Other scientists have found real effects of mindfulness, not just Davidson. Tania Singer et al. in the Max Plank Institute in Germany found that just short periods of Loving-Kindness Meditation lead to different brain pathways for compassion than people who received instructions on empathy. John Teasdale, one of the founders of Mindfulness-Based Cognitive Therapy (MBCT) in Oxford, found that their method, MBCT, significantly reduced risk of relapse/recurrence in severe depression.
Last Word on Meditation
This in no way saying that meditation will substitute medicine or that is better than other treatment. What I’m exposing is what meditation really does. There’s still a lot of work to be done, as Daniel Goleman and Davidson explained in their 2017 book, Altered Traits, “Historically, meditation was not meant to improve our health, relax us or enhance work success.” They later added, “The true contemplative goal has always been altered traits.” Altered traits are based on the neuroplasticity of the brain (the brain is not a set structure, is malleable).
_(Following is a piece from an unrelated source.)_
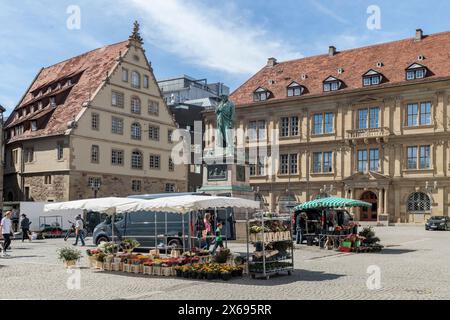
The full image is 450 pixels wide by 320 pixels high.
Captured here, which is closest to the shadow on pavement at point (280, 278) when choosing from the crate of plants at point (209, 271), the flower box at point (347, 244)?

So, the next time you’re confused about what meditation can or can’t do, remember there’s a whole new field of contemplative neuroscience and even neurotheology (founded by Andrew Newberg) that can bring you closer to your answers. Many are now employing what it’s been called McMindfullnes, which is really capitalism’s way of owning such a practice. But don’t let that stop you from trying. Meditation and even mindfulness can now be found on scientific journals and the constant studying on its effect on the general public and individuals.